[Opening Excerpt to read section]

Each cache hit now essentially brings in two blocks of data, since each block in memory is paired up with an adjacent block. Now, we can have the LSB of our memory address correspond to either block A or block B of the retrieved block, and the remaining bits correspond to a (now-shortened) memory address.

**Definition 3.2.8** (Spatial Locality). **Spatial locality** in a program says that we reference a memory location (e.g., 1000), we are more likely to reference a location near it (e.g., 1001) than some random location.

# 3.3 Cache Organization

We now consider the design of a cache.

#### 3.3.1 Block Size

- choice of block size found by simiulating lots of different block sizes and seeing which ones give the best performance
- most systems use a block size between 32 and 128 bytes
- longer sizes reduce overhead by reducing the number of CAM entries and reducing the size of each CAM entry

**Problem 3.3.1.** Given a cache with the following configuration:

• total size is 8 bytes

- block size is 2 bytes
- fully associative
- LRU replacement
- memory address size is 16bits and is byte addressable
- 1. How many bits are for each tag? How many blocks in the cache?
- 2. For the following reference stream, indicate whether each reference is a hit or miss: 0, 1, 3, 5, 12, 1, 2, 9, 4.
- 3. What is the hit rate?
- 4. How many bits are needed for storage overhead for each block?

#### Answer.

- 1. 16 bits total 1 bit for block offset = 15 bits for each tag. 8 bytes total / 2 bytes per block = 4 blocks.
- 2. 0: never in cache before  $\rightarrow$  miss
  - 1: 0 was just cached and block size is 2 bytes  $\rightarrow$  hit
  - 3: 2 nor 3 have been cached yet  $\rightarrow$  miss
  - 5: 4 nor 5 have been cached yet  $\rightarrow$  miss
  - 12: 12 nor 13 have been cached yet  $\rightarrow$  miss
  - 1: 1 was cached and hasn't been booted from cache  $\rightarrow$  hit
  - 2: 3 was cached recently  $\rightarrow$  **hit**
  - 9: LRU was 4/5 block, so 4/5 booted from cache, 8/9 in now  $\rightarrow$  miss
  - 4: 4/5 block just booted, so not in cache; boots  $12/13 \rightarrow \mathbf{miss}$
- $3. \ 3/9 = 0.33$
- 4. Tag: 15 bits
  - Valid: 1 bit
  - LRU:  $\log_2(4) = 2$  bits
  - $\Rightarrow$  total: 18 bits

#### 3.3.2 Stores and the Cache

Where should we write the result of a store?

[Closing Excerpt to read section]
[Opening Dataset content section]

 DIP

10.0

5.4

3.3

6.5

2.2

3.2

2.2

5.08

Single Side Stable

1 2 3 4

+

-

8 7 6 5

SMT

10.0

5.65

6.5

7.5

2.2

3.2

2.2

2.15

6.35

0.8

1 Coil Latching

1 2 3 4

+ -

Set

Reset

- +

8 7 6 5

[Closing Dataset content section]
[Opening Dataset content section]

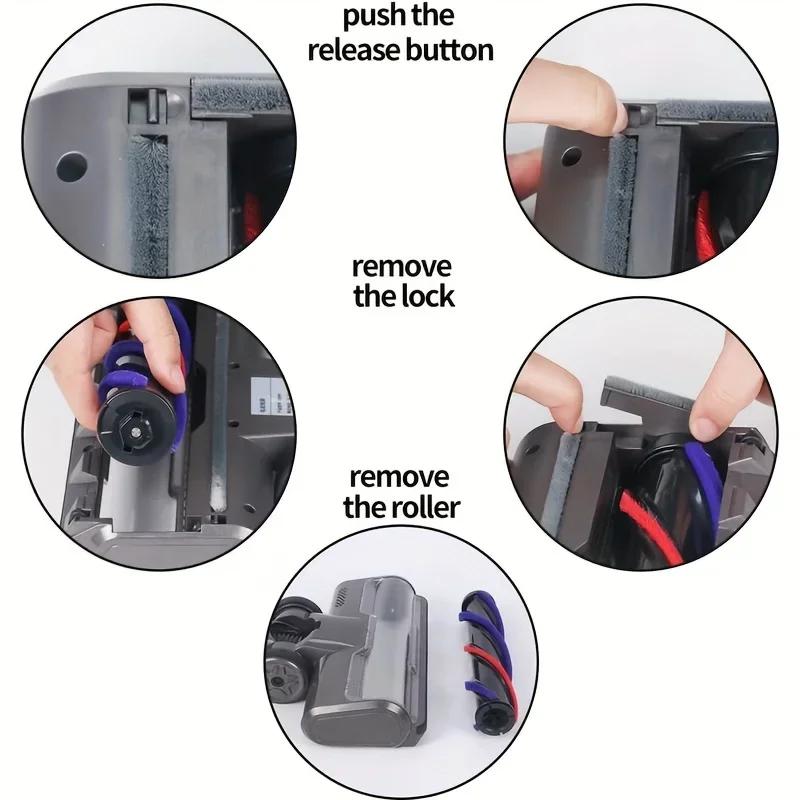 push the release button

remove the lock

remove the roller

[Closing Dataset content section]

**Exercises to complete:**
A - Retype the part of the cache-design excerpt that opens with the words "Each cache hit" and closes with "some random location.".
B - Answer these questions using the cache-design excerpt:
(i) What range of block sizes do most systems use?
(ii) In Problem 3.3.1, how many blocks does the cache hold?
(iii) In Problem 3.3.1, how many bits of storage overhead are needed for each block in total?
C - Carry on writing the cache-design excerpt from the point where it stops.

**Answers by item number:**
A -
Each cache hit now essentially brings in two blocks of data, since each block in memory is paired up with an adjacent block. Now, we can have the LSB of our memory address correspond to either block A or block B of the retrieved block, and the remaining bits correspond to a (now-shortened) memory address.

**Definition 3.2.8** (Spatial Locality). **Spatial locality** in a program says that we reference a memory location (e.g., 1000), we are more likely to reference a location near it (e.g., 1001) than some random location.

B -
(i) Between 32 and 128 bytes.
(ii) 4 blocks.
(iii) 18 bits.

C -
- If that memory location is in the cache?
  - Send it to the cache
  - should we also send it to memory (write-through policy)
- If that memory location is *not* in the cache?
  - Allocate the line, i.e. put it in the cache (allocate-on-write policy)
  - Write it directly to memory without allocation (no allocate-on-write policy)

Add memory diagram from lecture

**Definition 3.3.1** (Write-Through Policy). When storing a value from the processor to memory and the memory location is in the cache, we store the value in the cache and simultaneously change the value in memory.

**Definition 3.3.2** (Allocate-On-Write Policy). When storing a value from the processor to memory and the memory location is *not* in the cache, we must first *read* the desired block from memory, before storing into the block in the cache and memory.

**Definition 3.3.3** (No Allocate-On-Write Policy). When storing a value from the processor to memory and the memory location is *not* in the cache, we can ignore the cache and simply update memory with the given value.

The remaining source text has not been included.